Stiglitz' loose talk again

Doug Henwood dhenwood at panix.com
Wed Jul 1 06:51:30 PDT 1998


World Bank top economist Joseph Stiglitz seems to be taking issue with his colleagues again. Last January, it was reported that he was virtually locked in a closet by his superiors after he was quoted in the Wall Street Journal criticizing the IMF's programs for East Asia. And now here he is saying that there's no vice, and maybe even virtue, in capital controls.

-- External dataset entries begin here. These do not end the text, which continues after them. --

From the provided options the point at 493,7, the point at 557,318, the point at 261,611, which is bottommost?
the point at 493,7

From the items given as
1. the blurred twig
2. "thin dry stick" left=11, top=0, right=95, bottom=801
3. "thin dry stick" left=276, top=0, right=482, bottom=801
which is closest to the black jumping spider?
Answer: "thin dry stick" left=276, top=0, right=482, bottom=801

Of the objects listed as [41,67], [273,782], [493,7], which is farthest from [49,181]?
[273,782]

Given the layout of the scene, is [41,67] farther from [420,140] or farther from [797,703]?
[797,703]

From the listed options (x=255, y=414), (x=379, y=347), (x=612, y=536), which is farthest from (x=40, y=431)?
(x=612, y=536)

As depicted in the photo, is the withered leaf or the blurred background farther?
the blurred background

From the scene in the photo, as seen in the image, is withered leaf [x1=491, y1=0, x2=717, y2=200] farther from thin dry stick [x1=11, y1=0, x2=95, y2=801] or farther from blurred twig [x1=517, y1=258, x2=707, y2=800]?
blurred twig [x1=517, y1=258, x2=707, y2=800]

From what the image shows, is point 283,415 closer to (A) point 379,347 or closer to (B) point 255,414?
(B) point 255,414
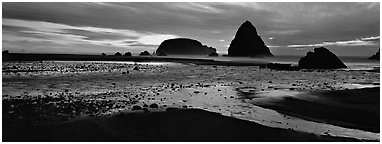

Today's Financial Times reports (here's the lead and two grafs from the midsection - the story is not on their free website, but I snagged an e-version from their archive for a mere $2.50):


>Delegates agree the state has a role to play in the financial: sector -
>but what is it?: 07-01-1998
>
>When Joseph Stiglitz, the World Bank's chief
>economist, told a conference in San Salvador this week that mild
>government restraints in the financial sector might help economic
>growth, a contrary view was soon expressed.
>
>"I don't know how you can be
>sure that mild does not grow up and become severe," Manuel Guitian,
>director of the International Monetary Fund' s monetary and exchange
>affairs department, told delegates a few hours later, as he urged
>financial market liberalisation on Latin America' s governments.

[...]


>Mr Stiglitz pointed to a study showing no link between capital account
>liberalisation and economic growth. "The positive benefits. . . do not
>leap out from the data," he said.
>
>Attention has focused on the controls of countries such as Chile, which
>in effect deters short-term flows by imposing a reserve requirement. Mr
>Stiglitz said such rules had managed to lengthen the maturity profile of
>capital inflows without significantly reducing their total.